According to statistics from the National Highway Traffic Safety Administration, in 2017, the majority of fatal accidents caused by intoxicated drivers involved motorists whose Blood Alcohol Content exceeded the national standard of .08. Indeed, more than half of drunk driving car accidents involved drivers whose levels were nearly double the legal limits. There are several states where drunk driving is a serious issue, and while Tennessee did not make the top 10, it still sees more than its share of fatalities.

In spite of the law banning underage drinking, teens are still drinking and driving. Furthermore, those who have been drinking are also more likely to transport under-aged passengers. Though states have passed laws for zero tolerance for under-aged drinking, the problem continues. The 21-34 group is the most likely to be involved in a fatal crash involving alcohol. In addition, many of these drivers had BAC levels that exceeded the legal limits.

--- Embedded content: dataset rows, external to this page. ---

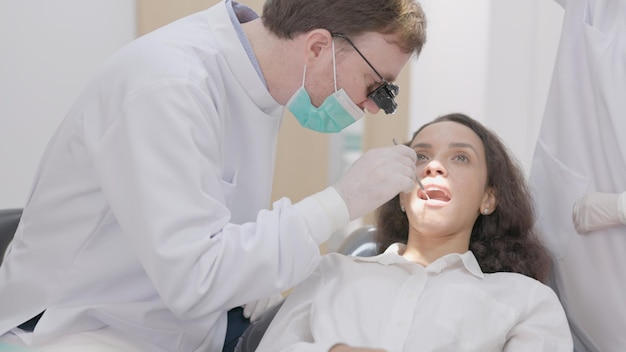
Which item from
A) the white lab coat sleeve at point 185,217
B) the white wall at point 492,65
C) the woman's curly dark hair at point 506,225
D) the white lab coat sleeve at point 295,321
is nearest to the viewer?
the white lab coat sleeve at point 185,217

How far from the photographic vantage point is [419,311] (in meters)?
1.68

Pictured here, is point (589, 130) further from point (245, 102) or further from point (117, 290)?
point (117, 290)

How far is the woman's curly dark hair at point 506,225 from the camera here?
6.31 ft

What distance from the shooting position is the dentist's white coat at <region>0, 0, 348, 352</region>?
56.0 inches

The least likely age group to engage in drunken driving is the 65-plus category. However, though these motorists are less likely to drink and drive, they are more inclined to drive while under the influence of a variety of medications, some of which may impair their driving skills. The overall average for the U.S. is approximately 3.3 impaired driving accidents per 100,000 residents. Tennessee’s rate is higher at an estimated 3.7 per 100,000 residents.

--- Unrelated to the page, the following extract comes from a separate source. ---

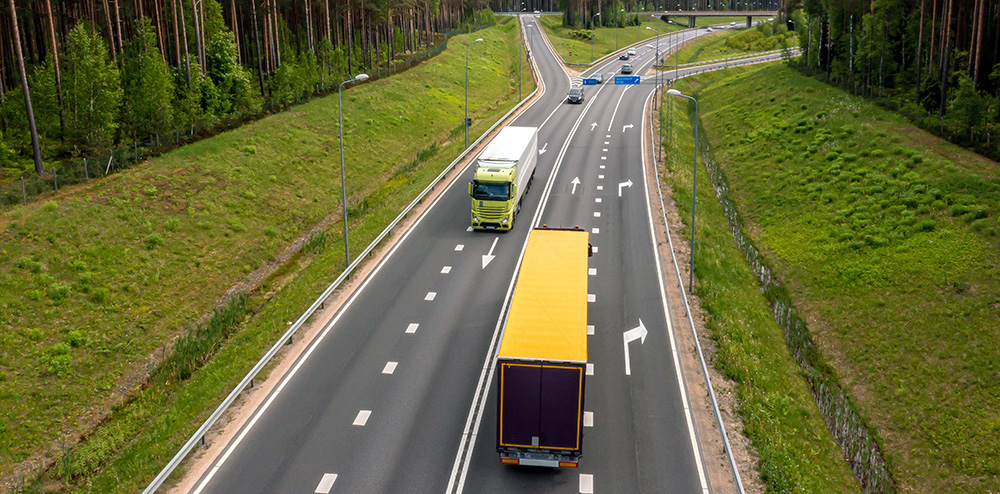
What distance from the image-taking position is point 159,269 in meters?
37.2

Though some states have seen a decline, many are struggling with this issue. What alarms researchers most is the number of drivers whose BAC content at the time of these fatal car accidents greatly exceeded the legal limit. After only a few drinks, most drivers will suffer some type of impairment, which only worsens with each alcoholic beverage. Those who are harmed by this type of negligence typically suffer both physical and financial consequences. Victims may have legal recourse for pursuing monetary relief for their damages through a personal injury or wrongful death civil suit.